Don't let highly expressed transcripts get the best of your RNA-seq dataset

Whole transcriptome sequencing AKA RNA-seq: The good, the bad, the dynamic range?

Don't let highly expressed transcripts get the best of your RNA-seq dataset

DNA is the storage form of our genetic information, but transcription is the process in which DNA is converted into the message, the ribonucleic acid (RNA), that codes for proteins!

During transcription, the double helix is unwound and the DNA is bound by a bunch of proteins called transcription factors that recruit an RNA polymerase to begin the conversion process.

The polymerase uses DNA as a template to create the complementary RNA message by attaching RNA bases together.

That's A, C, G, and U!

"Me?"

No, Uracil.

RNA is special, unlike DNA, it doesn't have T or Thymine, it has Uracil which is really just a Thymine that's missing a methyl group.

As the polymerase chugs along it copies the exons (the parts that code for protein) and the introns (the parts that don't code for protein) into a single strand of RNA. The introns are removed during a process called splicing where sequences in the introns and at the ends of exons are recognized by a protein complex called the spliceosome.

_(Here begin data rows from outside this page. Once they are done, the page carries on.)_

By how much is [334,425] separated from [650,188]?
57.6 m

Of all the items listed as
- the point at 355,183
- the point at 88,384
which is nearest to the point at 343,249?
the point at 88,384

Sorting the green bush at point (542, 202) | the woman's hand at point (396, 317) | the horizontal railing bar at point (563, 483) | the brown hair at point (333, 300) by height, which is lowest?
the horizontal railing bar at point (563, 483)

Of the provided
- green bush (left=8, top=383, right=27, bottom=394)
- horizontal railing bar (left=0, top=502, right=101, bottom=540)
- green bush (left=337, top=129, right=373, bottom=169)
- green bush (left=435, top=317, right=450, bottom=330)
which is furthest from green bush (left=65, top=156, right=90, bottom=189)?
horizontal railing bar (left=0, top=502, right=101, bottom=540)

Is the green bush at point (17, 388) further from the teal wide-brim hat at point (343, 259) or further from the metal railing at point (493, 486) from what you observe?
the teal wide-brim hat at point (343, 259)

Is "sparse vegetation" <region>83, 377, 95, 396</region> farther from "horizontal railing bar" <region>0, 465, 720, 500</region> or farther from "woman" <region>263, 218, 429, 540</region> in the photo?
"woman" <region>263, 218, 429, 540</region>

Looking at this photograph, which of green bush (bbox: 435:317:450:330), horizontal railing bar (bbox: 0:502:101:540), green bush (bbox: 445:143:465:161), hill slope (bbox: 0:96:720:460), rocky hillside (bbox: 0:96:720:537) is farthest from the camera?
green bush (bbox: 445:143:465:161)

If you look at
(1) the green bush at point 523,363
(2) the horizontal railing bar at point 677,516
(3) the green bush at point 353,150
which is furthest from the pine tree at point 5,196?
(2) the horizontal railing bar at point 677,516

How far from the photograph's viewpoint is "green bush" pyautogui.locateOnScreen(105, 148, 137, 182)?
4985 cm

Ultimately all of the exons are spliced together to create the final RNA message.

This all happens in the nucleus of the cell, but the conversion of that RNA message to functional protein happens in the cytoplasm and on the endoplasmic reticulum (the cabbage-y outer shell of the nucleus!) Here the RNA is bound by another protein complex called the ribosome, and this complex reads the RNA message to create proteins from amino acid building blocks (this is called Translation).

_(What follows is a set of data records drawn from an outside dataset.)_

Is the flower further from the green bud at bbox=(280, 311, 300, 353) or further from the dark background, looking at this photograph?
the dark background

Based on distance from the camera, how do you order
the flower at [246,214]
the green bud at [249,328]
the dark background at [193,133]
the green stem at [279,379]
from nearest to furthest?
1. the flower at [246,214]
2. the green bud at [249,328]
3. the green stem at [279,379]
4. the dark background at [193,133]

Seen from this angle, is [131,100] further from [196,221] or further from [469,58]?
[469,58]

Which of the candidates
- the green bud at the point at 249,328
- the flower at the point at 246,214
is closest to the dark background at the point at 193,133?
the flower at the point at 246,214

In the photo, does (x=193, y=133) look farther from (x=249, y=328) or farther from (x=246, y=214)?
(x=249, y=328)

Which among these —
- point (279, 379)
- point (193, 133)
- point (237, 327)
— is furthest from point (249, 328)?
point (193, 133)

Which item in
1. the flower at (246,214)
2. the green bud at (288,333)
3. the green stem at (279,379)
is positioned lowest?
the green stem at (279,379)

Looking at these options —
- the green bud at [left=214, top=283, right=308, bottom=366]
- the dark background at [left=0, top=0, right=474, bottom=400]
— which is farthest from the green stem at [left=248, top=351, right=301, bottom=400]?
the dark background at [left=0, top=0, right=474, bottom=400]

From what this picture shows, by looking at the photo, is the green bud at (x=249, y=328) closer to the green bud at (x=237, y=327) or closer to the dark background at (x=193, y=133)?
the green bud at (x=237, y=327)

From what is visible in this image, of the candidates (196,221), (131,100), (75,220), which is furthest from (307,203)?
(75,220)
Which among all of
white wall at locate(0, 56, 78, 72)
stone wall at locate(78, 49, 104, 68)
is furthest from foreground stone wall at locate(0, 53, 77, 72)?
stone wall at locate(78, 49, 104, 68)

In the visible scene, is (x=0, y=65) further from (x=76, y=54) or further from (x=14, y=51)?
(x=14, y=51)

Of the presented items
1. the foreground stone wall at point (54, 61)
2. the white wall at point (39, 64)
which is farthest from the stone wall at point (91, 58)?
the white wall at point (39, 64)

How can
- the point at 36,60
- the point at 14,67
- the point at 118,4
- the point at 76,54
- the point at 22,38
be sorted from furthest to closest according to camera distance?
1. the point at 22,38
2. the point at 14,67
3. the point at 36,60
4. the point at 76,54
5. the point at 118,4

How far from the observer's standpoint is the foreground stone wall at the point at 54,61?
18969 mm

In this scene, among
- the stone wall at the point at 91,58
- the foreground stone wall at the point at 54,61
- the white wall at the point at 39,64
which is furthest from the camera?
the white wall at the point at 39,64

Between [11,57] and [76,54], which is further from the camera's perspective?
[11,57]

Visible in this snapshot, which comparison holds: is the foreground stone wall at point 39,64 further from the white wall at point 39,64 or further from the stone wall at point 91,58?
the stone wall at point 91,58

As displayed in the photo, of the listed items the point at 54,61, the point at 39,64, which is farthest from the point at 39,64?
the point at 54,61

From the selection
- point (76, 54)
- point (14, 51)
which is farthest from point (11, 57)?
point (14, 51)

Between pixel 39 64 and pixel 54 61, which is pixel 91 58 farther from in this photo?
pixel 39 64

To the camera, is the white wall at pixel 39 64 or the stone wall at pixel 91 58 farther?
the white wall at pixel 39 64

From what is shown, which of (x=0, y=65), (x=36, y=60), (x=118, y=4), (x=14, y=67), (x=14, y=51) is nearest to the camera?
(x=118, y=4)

Why did I go through all of the effort to tell you this?

Because, each cell only has two copies of DNA, but that DNA can be turned into thousands of copies of RNA as a result of transcription!

AND all of those RNA messages together make up the transcriptome.

But this also means that RNA is actually a reasonable read out of the biological function of a cell and we can learn even more by capturing those molecules and sequencing them!

RNA-seq can tell us which sequences of DNA actually end up in an RNA message, how much of each message is made, and what isoforms of each RNA message are present (splicing can result in multiple different RNAs being generated depending on which exons are included in the final message).

Unfortunately, since all of the cells in our body express slightly different RNAs depending on the function of a cell, we need to sequence a lot of cells to truly understand the transcriptome!

And double unfortunately, because transcription can create a lot of copies of the same RNA, sometimes very abundant messages, like those for ribosomes or hemoglobin, can dominate the resulting sequencing data causing us to miss messages that may have fewer copies present.

Luckily, we can fix this dynamic range issue using ribo depletion/globin reduction protocols to get rid of these overabundant messages and focus more on the unique RNAs that matter most!